Amaç A: Kayıtlarda "How far away does" ifadesini içeren satırdan başlayıp "(x=523, y=607) <" ifadesini içeren satırda biten bölümü, iki uç satır da dahil olmak üzere, hiçbir değişiklik yapmadan yazar mısın?

İMSAD'ın Yıllık Ortalama Büyümeyi Yüzde 16,5'e Çıkarma Hedefine Yönelik Çalışmaları Devam Ediyor



İnşaat Malzemesi Sanayicileri Derneği'nin (İMSAD) aylık inşaat sektörü değerlendirme raporunda, Libya'daki krizin derinleşmesinin bu ülkeye yapılan yapı malzemeleri ihracatını dolayısıyla inşaat sektörünü olumsuz etkileyeceği belirtilerek, ''Her şeye rağmen bölgede stabil düzene hızlı bir geçiş olması umudu korunarak, İMSAD'ın inşaat sanayisi ihracatında son 5 yılda yakalanan yıllık ortalama yüzde 15 büyümeyi bu yıl yüzde 16,5'a çıkarma hedefine yönelik çalışmalar devam ediyor'' denildi.

Amaç B: Sayfa metninde geçen birbirinden farklı sayılar hangileri? Her birini bir kez yaz.

Saklanan kayıtlar:

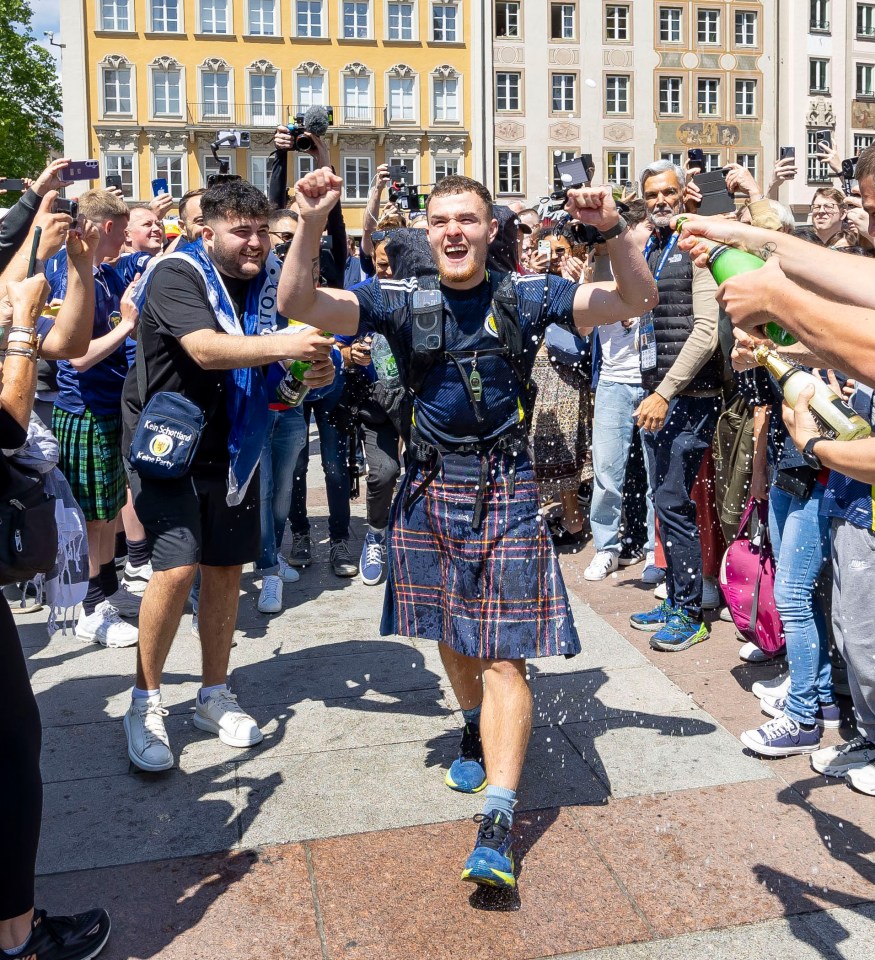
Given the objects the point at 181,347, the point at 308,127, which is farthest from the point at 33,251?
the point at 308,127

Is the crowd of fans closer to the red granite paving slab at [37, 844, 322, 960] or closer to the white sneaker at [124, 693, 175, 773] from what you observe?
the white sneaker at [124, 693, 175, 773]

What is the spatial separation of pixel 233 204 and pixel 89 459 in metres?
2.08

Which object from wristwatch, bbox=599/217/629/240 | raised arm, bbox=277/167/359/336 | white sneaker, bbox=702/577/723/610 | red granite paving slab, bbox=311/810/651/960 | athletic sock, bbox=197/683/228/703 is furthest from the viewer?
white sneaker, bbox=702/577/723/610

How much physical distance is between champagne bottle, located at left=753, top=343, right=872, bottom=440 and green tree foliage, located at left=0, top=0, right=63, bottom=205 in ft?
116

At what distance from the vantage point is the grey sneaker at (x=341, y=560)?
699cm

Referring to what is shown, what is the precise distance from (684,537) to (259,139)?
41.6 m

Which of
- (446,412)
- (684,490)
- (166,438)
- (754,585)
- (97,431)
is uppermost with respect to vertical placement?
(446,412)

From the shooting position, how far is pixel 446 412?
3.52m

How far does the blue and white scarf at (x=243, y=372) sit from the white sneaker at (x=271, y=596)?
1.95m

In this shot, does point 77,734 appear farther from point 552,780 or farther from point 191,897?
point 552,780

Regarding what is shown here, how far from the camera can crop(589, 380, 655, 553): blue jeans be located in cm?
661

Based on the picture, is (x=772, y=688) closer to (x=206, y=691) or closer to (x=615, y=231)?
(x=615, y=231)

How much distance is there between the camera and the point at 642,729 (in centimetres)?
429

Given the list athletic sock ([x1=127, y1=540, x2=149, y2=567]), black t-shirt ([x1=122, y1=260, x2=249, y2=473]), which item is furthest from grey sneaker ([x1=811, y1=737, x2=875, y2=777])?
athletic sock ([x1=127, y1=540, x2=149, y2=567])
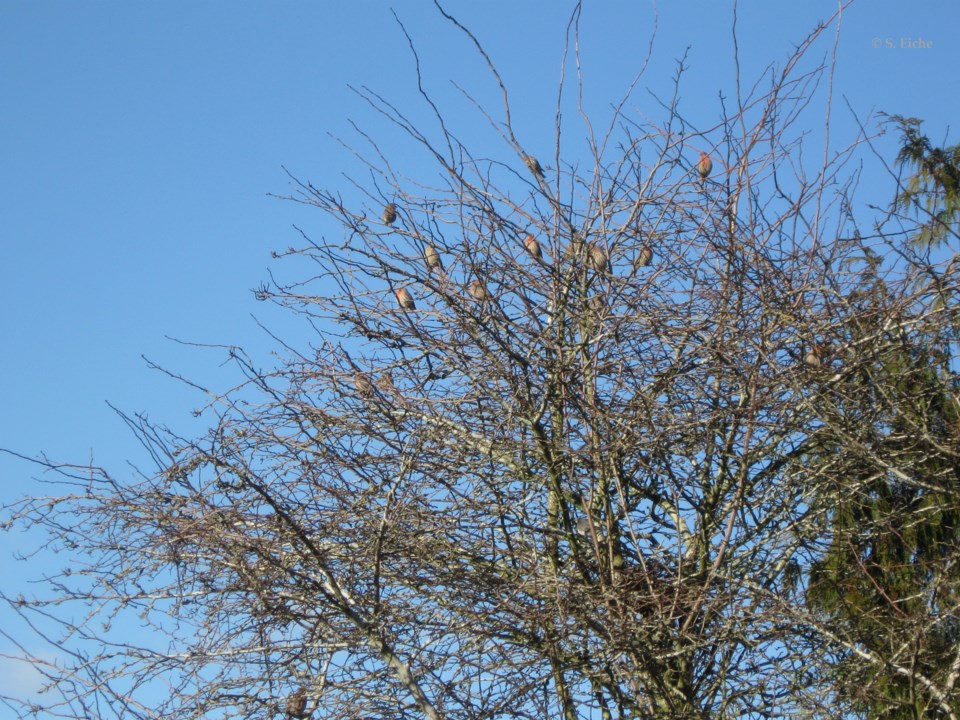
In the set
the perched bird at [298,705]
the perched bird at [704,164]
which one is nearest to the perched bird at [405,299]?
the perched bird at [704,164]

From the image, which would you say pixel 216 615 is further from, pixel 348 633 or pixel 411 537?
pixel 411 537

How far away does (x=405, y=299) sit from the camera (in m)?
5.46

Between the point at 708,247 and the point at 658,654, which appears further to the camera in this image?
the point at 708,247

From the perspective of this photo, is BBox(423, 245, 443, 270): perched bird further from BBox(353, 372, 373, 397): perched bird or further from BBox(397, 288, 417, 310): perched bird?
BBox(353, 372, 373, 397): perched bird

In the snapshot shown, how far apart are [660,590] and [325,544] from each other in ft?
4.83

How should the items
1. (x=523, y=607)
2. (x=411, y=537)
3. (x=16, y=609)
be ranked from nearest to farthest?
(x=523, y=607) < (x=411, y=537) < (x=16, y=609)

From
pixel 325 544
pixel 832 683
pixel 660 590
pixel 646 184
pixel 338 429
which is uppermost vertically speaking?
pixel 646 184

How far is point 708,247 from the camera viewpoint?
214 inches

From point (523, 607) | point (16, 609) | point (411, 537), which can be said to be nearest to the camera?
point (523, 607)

---

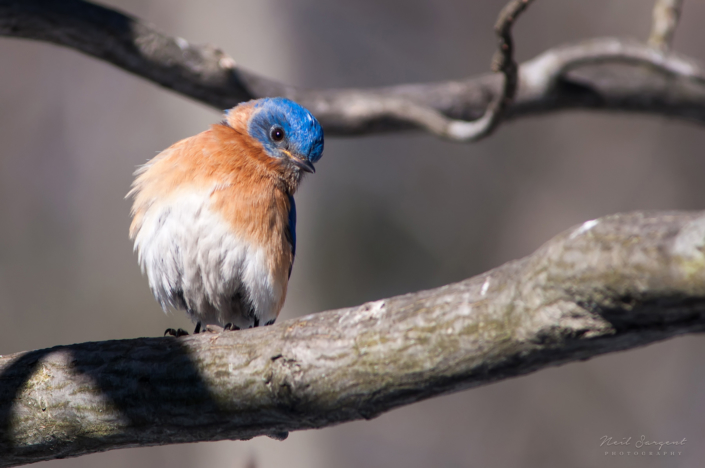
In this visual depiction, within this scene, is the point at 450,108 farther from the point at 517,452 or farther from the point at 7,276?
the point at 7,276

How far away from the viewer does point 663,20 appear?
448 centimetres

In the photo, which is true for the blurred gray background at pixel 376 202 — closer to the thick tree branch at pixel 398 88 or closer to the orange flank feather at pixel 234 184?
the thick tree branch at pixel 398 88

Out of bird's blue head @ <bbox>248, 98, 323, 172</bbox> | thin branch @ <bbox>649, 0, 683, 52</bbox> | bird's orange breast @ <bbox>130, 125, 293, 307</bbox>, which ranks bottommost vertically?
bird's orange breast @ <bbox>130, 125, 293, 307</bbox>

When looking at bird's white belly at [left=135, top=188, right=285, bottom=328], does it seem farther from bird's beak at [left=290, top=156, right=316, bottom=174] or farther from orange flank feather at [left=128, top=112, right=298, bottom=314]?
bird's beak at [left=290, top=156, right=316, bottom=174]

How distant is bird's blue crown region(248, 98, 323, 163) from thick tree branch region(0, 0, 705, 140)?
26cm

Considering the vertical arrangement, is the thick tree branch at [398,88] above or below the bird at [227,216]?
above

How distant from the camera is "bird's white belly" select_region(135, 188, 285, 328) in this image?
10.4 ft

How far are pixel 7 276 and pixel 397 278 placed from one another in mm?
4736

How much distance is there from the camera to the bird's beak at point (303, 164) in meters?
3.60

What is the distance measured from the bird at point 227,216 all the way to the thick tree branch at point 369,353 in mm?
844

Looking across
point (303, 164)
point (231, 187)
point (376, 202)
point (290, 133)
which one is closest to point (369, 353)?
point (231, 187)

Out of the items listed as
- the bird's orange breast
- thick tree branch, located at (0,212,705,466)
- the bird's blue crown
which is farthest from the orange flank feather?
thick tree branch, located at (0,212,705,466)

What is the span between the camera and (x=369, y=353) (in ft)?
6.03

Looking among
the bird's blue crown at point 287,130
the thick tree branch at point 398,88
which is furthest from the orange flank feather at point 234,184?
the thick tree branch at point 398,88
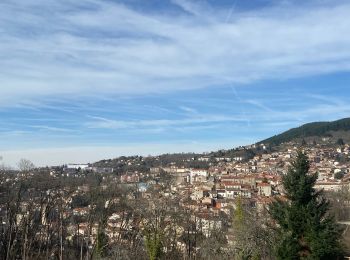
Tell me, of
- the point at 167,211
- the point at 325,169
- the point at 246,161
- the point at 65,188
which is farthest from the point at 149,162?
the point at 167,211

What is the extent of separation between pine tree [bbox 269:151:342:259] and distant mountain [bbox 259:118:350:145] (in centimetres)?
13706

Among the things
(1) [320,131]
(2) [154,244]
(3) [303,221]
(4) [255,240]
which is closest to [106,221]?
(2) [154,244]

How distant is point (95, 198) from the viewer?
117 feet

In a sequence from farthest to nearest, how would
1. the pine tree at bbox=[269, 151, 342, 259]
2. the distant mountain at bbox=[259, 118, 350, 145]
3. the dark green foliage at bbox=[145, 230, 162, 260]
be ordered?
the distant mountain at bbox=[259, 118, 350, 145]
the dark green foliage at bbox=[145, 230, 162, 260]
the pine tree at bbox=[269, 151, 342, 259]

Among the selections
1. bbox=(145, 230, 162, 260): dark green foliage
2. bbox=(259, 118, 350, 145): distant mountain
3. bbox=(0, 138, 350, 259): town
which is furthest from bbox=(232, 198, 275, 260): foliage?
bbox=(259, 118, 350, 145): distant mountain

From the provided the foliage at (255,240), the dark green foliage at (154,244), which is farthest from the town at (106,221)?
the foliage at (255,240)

==

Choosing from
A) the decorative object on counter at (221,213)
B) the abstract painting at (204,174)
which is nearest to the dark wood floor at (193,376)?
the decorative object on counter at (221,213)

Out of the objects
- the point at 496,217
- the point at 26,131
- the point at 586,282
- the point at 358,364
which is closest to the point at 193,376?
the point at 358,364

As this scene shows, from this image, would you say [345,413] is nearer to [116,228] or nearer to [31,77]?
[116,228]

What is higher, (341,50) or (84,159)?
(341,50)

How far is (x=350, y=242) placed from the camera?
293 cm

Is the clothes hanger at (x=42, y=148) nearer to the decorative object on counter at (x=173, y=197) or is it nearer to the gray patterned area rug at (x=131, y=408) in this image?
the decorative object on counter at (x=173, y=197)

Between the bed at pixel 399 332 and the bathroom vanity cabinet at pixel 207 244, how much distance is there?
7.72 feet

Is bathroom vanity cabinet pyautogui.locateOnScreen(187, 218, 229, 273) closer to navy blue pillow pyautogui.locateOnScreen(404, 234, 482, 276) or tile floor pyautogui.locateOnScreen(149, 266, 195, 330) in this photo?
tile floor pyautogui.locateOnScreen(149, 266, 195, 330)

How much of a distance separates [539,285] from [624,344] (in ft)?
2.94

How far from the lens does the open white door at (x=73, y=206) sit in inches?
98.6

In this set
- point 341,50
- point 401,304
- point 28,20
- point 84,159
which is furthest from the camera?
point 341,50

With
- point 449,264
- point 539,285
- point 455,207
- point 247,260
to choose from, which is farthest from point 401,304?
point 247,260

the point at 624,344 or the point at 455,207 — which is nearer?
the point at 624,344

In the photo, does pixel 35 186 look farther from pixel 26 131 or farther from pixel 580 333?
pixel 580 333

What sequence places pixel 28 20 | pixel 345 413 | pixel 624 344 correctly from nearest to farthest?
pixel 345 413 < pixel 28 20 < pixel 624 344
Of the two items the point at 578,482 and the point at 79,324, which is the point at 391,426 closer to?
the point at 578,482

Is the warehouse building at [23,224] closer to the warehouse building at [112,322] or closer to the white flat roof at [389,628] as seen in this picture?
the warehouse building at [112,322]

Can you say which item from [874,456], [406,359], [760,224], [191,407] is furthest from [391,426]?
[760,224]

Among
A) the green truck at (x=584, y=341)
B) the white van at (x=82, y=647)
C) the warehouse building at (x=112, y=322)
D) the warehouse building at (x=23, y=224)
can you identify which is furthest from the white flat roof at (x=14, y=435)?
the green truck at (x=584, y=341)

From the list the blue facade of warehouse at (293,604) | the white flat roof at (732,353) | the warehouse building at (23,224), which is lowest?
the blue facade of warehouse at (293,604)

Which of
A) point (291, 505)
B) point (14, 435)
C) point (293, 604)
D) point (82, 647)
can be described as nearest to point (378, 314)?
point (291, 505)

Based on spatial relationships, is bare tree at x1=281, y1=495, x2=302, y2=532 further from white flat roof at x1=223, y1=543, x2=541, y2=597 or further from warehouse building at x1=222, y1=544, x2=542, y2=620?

Çözüm A:
How far away does (x=405, y=299) sit from the camera (in m)?
5.46

Between the point at 708,247 and the point at 658,654, which appears further to the camera in this image?
the point at 708,247

From the perspective of this photo, is BBox(423, 245, 443, 270): perched bird further from BBox(353, 372, 373, 397): perched bird or further from BBox(397, 288, 417, 310): perched bird?
BBox(353, 372, 373, 397): perched bird

In the snapshot shown, how far apart are [660,590] and [325,544] from each other in ft?
4.83

How should the items
1. (x=523, y=607)
2. (x=411, y=537)
3. (x=16, y=609)
be ranked from nearest to farthest?
(x=523, y=607) < (x=411, y=537) < (x=16, y=609)

Çözüm B:
16,5
5
15